Original research

Inhaler technique in patients attending an urban pulmonology practice

J A Vanderwagen, C Smith


Objective. To evaluate the use of inhaler therapy, primarily focusing on the source of the initial inhaler training and the effects of regular monitoring of inhaler use.

Methods. We conducted a prospective study of 200 adult patients using either a metered dose inhaler (MDI) or dry powder inhaler (DPI), attending a private pulmonology practice for the treatment of asthma, chronic obstructive pulmonary disease (COPD) or asthma-COPD overlap. Each patient was evaluated once, and assessed by the investigators irrespective of the patient’s background and inhaler technique training.

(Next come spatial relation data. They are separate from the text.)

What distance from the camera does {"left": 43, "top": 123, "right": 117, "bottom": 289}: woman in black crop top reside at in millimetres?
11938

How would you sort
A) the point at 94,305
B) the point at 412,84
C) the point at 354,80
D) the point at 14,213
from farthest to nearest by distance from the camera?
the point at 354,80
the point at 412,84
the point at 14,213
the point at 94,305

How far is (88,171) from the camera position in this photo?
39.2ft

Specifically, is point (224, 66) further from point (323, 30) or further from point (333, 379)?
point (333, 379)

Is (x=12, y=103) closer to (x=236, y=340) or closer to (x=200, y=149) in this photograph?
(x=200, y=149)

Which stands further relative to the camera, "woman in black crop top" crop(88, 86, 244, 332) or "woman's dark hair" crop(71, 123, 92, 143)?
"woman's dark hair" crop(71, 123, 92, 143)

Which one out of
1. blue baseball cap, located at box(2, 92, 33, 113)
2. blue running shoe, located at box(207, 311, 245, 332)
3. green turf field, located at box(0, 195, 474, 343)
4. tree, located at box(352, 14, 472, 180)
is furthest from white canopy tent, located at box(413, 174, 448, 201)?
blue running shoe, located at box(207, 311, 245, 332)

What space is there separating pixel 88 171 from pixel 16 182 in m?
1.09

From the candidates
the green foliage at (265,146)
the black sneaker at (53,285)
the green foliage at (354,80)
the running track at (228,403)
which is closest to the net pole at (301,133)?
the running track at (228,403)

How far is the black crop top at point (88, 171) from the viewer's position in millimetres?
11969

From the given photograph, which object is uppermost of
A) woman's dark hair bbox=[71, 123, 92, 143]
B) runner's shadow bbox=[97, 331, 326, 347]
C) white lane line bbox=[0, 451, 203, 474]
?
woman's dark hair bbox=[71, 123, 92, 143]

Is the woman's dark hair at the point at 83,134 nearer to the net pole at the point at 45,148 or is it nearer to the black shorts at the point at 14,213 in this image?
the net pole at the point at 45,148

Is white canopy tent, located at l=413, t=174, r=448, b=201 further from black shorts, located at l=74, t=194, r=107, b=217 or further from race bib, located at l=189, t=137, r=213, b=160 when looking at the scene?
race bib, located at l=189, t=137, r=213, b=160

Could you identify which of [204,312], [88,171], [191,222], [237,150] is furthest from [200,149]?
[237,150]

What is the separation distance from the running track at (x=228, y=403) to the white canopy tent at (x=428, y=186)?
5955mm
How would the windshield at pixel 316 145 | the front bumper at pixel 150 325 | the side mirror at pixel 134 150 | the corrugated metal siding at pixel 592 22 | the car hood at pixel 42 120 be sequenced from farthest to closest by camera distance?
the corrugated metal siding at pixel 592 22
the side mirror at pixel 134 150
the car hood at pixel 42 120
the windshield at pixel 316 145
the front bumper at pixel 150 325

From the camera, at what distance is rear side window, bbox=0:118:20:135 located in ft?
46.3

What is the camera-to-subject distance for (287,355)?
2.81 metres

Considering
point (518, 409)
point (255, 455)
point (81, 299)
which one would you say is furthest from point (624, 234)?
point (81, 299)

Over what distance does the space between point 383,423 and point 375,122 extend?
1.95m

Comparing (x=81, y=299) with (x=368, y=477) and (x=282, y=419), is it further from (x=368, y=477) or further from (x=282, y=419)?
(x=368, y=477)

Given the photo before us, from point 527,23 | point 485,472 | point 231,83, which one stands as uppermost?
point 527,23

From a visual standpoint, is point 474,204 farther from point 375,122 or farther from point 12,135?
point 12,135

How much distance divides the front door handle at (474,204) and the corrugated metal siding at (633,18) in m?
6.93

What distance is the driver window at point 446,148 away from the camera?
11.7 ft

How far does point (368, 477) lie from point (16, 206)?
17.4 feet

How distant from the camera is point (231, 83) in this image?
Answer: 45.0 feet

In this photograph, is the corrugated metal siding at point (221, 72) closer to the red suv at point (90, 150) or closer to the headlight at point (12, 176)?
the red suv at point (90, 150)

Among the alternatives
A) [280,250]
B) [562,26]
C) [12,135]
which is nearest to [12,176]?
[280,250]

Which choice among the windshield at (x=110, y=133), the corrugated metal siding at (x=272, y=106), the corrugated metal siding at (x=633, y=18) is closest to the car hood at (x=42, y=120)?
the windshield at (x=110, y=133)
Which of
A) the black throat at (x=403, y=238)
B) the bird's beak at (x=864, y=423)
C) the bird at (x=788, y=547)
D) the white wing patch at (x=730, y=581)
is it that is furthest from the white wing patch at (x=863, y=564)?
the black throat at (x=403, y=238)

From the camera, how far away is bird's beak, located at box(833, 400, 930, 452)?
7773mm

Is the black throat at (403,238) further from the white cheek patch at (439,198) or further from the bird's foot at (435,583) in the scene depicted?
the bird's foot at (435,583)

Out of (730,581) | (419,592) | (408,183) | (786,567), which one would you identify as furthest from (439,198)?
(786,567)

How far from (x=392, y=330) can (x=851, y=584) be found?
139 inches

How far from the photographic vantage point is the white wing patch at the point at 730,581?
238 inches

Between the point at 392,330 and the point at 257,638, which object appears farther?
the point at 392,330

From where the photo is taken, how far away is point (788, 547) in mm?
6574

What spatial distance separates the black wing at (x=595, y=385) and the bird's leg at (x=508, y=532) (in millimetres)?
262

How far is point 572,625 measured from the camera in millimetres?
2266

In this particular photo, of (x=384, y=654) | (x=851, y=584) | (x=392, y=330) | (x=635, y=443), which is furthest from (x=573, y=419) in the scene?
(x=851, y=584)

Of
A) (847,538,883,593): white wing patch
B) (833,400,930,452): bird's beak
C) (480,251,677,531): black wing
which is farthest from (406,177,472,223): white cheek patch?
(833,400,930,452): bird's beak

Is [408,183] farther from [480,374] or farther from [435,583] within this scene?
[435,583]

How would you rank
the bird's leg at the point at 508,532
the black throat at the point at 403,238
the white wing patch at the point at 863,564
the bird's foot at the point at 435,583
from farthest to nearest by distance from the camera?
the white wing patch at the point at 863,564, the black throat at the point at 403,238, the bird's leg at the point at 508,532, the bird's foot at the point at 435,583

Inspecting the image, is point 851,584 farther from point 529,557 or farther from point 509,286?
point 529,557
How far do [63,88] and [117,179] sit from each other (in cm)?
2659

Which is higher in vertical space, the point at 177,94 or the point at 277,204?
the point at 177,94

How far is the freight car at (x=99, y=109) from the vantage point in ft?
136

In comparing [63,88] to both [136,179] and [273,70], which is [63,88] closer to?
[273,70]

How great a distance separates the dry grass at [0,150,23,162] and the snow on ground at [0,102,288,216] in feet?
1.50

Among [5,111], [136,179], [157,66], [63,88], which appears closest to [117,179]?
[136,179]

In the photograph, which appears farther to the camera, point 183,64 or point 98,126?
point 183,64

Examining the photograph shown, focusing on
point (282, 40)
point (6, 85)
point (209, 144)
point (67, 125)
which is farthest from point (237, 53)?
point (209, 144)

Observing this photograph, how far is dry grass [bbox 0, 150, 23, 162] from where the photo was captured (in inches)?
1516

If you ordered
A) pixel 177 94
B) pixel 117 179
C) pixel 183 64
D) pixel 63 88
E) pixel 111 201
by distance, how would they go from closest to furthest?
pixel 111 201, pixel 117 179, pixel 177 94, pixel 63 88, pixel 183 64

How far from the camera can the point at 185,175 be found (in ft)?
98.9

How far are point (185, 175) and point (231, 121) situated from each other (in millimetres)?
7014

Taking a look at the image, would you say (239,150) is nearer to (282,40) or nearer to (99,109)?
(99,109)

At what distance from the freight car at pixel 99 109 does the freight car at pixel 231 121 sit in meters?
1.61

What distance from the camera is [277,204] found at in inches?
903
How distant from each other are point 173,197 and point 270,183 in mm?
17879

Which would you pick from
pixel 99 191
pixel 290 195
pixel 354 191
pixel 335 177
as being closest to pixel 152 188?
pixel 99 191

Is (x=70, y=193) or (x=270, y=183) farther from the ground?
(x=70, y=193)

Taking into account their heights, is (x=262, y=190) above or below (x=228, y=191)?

Results. The MDI and DPI techniques were found to be 45% and 79% adequate, respectively (p<0.001). Patients who had initial training in a specialist or pulmonology practice showed 100% adequacy. In stark contrast, inadequate technique was observed where initial MDI training was performed by family members, general practitioners, hospital staff, pharmacy staff and self (p<0.05). Similarly, inadequate technique was seen in the DPI group when taught by family members, general practitioners, hospital staff and pharmacy staff (p<0.001). The Accuhaler was used by 59% of the patients using a DPI; 41% used the Turbuhaler. The percentage of inadequate inhaler technique in the Accuhaler was 28%, while the percentage of inadequate inhaler use in the  urbuhaler group was lower at 10% (p<0.001).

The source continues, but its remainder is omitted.